Colombia
Un cuarto uniformado rehén de las FARC y que estaba extraviado tras una exitosa operación de rescate militar el domingo, fue encontrado el lunes en la selva donde se había ocultado, en tanto los tres liberados en esa acción eran trasladados a Bogotá para el reencuentro con sus familias tras más de una década de cautiverio, se confirmó oficialmente.
El comandante general de las fuerzas militares colombianas, el general Freddy Padilla, confirmó que sus unidades hallaron a las 05:30 horas local del lunes al teniente coronel de la policía William Donato, secuestrado por las rebeldes Fuerzas Revolucionarias de Colombia (FARC) hace casi 12 años.
Un comando especial del ejército rescató el domingo a tres uniformados, incluyendo el general más antiguo de la policía y el oficial de mayor rango cautivo por las FARC, pero en medio del operativo Donato se ocultó en la selva en el sur del país, hasta ser ubicado por los militares que seguían rastreando la zona en su búsqueda.
Un comando de fuerzas especiales había rescatado al general Luis Mendieta, al coronel Enrique Murillo, ambos de la policía, y al sargento del ejército, Arbey Delgado.
Mendieta, de 53 años, y Murillo, de 41 años, fueron secuestrados en noviembre de 1998 tras un ataque guerrillero a un puesto policial en Mitú, en el departamento de Vaupés y a unos 570 kilómetros al sureste de Bogotá.
Delgado, de 40 años, y Donato, de 41 años, fueron capturados por los rebeldes en agosto de 1998 en un ataque a un puesto antinarcóticos en Miraflores, en el departamento de Guaviare y a 440 kilómetros al suroeste de la capital.
"Soy muy creyente, nunca perdí la fe que Dios iba a interceder por él y estaba segura que regresaría", dijo en diálogo telefónico Carmenza Gómez, madre del teniente coronel Donato, hallado en la jornada.

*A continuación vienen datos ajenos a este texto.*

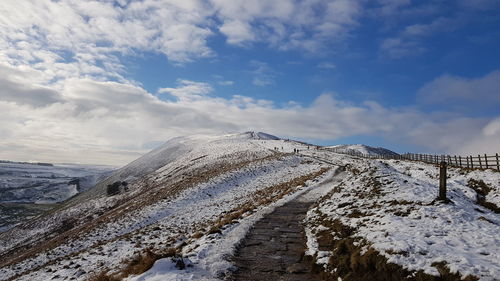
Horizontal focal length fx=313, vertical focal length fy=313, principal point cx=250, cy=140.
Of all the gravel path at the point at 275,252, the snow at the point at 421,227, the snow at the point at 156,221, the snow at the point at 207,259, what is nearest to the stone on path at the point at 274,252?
the gravel path at the point at 275,252

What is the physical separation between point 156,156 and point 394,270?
12866cm

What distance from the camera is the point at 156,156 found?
12962cm

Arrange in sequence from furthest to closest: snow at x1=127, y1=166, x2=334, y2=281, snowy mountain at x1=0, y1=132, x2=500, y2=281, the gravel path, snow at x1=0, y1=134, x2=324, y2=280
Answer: snow at x1=0, y1=134, x2=324, y2=280 < the gravel path < snow at x1=127, y1=166, x2=334, y2=281 < snowy mountain at x1=0, y1=132, x2=500, y2=281

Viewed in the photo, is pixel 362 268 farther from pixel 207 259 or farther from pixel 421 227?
pixel 207 259

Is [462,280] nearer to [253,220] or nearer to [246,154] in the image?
[253,220]

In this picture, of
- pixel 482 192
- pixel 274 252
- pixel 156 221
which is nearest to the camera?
pixel 274 252

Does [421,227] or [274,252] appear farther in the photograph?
[274,252]

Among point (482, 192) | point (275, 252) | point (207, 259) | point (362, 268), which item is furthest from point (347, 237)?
point (482, 192)

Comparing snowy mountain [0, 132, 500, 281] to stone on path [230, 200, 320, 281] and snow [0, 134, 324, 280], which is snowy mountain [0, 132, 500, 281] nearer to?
snow [0, 134, 324, 280]

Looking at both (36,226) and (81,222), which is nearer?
(81,222)

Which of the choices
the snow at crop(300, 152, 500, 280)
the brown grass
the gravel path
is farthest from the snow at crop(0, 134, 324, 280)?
the brown grass

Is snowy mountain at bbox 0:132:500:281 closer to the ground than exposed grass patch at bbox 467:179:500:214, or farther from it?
closer to the ground

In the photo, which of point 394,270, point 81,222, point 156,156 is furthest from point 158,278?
point 156,156

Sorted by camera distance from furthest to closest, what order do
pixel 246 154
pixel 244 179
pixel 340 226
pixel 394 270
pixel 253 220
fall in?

"La alegría es inmensa, imagínese la felicidad", agregó la madre, asegurando que conoció que su hijo había sido localizado gracias a una llamada por teléfono que recibió del general Oscar Naranjo, director de la Policía Nacional.
Donato fue encontrado en la selva, en la misma zona donde el domingo fueron rescatados sus compañeros de cautiverio: un paraje en Calamar, en el departamento de Guaviare y a unos 330 kilómetros al sureste de Bogotá, dijo Padilla a reporteros en su oficina.
Al parecer en medio de la confusión del operativo de rescate, Donato corrió en otro dirección distinta a sus compañeros y se extravió en medio de la espesa selva con árboles de 60 a 80 metros de altura, explicó.
Los cuatro uniformados ya estaban juntos, en buen estado de salud y eran transportadores por los militares desde San José de Guaviare, capital del Guaviare, hasta la terminal castrense en Bogotá, donde su llegada se espera antes del mediodía para reunirse con sus parientes.
Imágenes de televisoras locales mostraron cuatro helicópteros en los que aterrizaron en San José del Guaviare los rescatados y de allí abordaban un avión, en el que se esperaba su arribo a la capital. A la distancia, las cámaras de televisión sólo mostraron un nube de militares protegiendo y abrazando a por lo menos dos de los rescatados, aún en ropas civiles.
No hubo declaraciones en Guaviare y se espera que ofrezcan algunas palabras a la prensa en Bogotá.
Padilla dijo que con excepción del general Mendieta, los otros tres uniformados tenían cada uno en su cuello cadenas de unos cuatro metros de largo y que no se las habían podido quitar todavía porque las unidades comando que los rescataron no llevaban entre sus equipos una sierra para cortarlas, pero que ya trabajaban en ello.